Of course, you might prefer to view the usual assortment of popular musicals that won’t stretch the imagination but can be fun to watch. Even better, how about an opera or even a ‘zarzuela’? Opera is generally staged at El Real , if you’re lucky you might be able to catch a performance by Plácido Domingo, but then you’ll need to be really lucky to get tickets! Tickets, which of course, will be more expensive. Nonetheless, El Real has a very good reputation for high quality productions and any Opera lover will want to visit it. However, you might prefer to see a local Zarzuela, a light operetta-type performance. They are short and sweet, usually lasting about 90 minutes, and they have an emphasis for local happy sounds and colors. They may not be as sophisticated as opera productions but they have a large following in Spain . They are staged at the Teatro de la Zarzuela and they exude very distinctive local sounds (using Spanish instrumentation and tonalities), which some visitors may find interesting.

The dance scene is well represented with a fine variety of examples: the classical version at El Real , and the more folkloric version at La Zarzuela . Meanwhile, contemporary dance can be seen at El Real but also at the smaller El canto de la cabra or La cuarta pared for a more trendy outlook. Perhaps, you may wish to see the Flamenco & Dance fusion that has made choreographer and performer Cortes so popular outside Spain . Check out listings for current shows.

The world of theatre is represented in a variety of forms. Spanish Classics (usually Golden Age 16th or 17th century drama) are performed year round by the Spanish Classical Theatre Company Teatro Clásico , at the Pavón Theatre (at least at the time of writing whilst their usual venue Teatro de la comedia is being refurbished). Modern Classics are staged by the National Theatre Company Centro Dramático Nacional (CDN) at their venues María Guerrero and Sala Princesa and Valle-Inclán.

Meanwhile, far more trendy places like Teatro Abadía combine a full repertoire of classics and contemporary writing. This is a favorite theatre in Madrid because the company always tries to bring a fresher look into theatre making and the results can be outstanding.
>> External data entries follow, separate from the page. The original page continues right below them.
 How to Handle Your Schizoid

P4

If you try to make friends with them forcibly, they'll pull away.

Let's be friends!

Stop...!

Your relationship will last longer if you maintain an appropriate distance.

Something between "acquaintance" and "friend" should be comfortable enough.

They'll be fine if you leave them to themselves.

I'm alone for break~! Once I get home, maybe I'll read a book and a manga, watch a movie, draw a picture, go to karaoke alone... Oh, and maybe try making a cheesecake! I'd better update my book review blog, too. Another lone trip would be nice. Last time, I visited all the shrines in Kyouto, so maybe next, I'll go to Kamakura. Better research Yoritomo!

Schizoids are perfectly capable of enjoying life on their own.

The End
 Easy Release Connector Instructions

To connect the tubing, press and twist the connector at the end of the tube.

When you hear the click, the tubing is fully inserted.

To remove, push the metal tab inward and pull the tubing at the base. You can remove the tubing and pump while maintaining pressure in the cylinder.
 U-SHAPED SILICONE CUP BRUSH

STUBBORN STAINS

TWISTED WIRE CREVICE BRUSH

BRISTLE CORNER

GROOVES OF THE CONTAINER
But, if you’re in the mood for the alternative scene, there are plenty of good little venues, unpretentious and with very limited resources, that may surprise you, amongst them: Cuarta Pared – Pradillo – El canto de la cabra – Triángulo... Here, you may catch the latest experiment with theatrical form by Writer-Director Rodrigo García & La Carnicería Teatro or the collective Animalaria, amongst many other fine performers. Maybe not all the work presented in these smaller places will appeal to a wide audience, and quality is variable, but they’re worth considering.

The best way to find out about current listings , is to buy either a newspaper like El País or even better La guía del ocio , which contains a full weekly program with opening times and prices.

Booking tickets The information printed in the press will give a contact telephone number for a booking agency, usually these are run by two major Banks and a large department store El Corte Inglés (of course there is a small booking fee) . The operators will book tickets with major credit cards (but not all), and annoyingly, one of them will not accept credits cards issued outside Spain. They’ll only book one month in advance maximum. They also operate Internet bookings, ... it’s more convenient and you can easily search for your choice of show.

An easier and more comfortable alternative is to go straight to the theatre’s box office. Opening times are advertised and you can even go 1 hour before the performance and get tickets easily (unless, of course it’s a very successful play or a musical).

Now for the good news, the theatre is not expensive in Madrid . Even better, one day a week there is such a thing as ‘Spectator’s Day’ when all tickets are half price. These days vary according to each venue, but normally it’s either Wednesday or Thursday.

Most major theatres open between Tuesday and Sunday, and almost all of them close on Mondays, smaller venues may only open at weekends. Some will offer an earlier show on Sundays, not quite a matinee but the closest.

Overall the theatrical scene in Madrid is becoming increasingly vibrant, with international contributions enhancing the local product. Of course, it depends when you go whether you get lucky and see a good show or not...but they are very few failed attempts and the larger companies guarantee a high degree of customer satisfaction.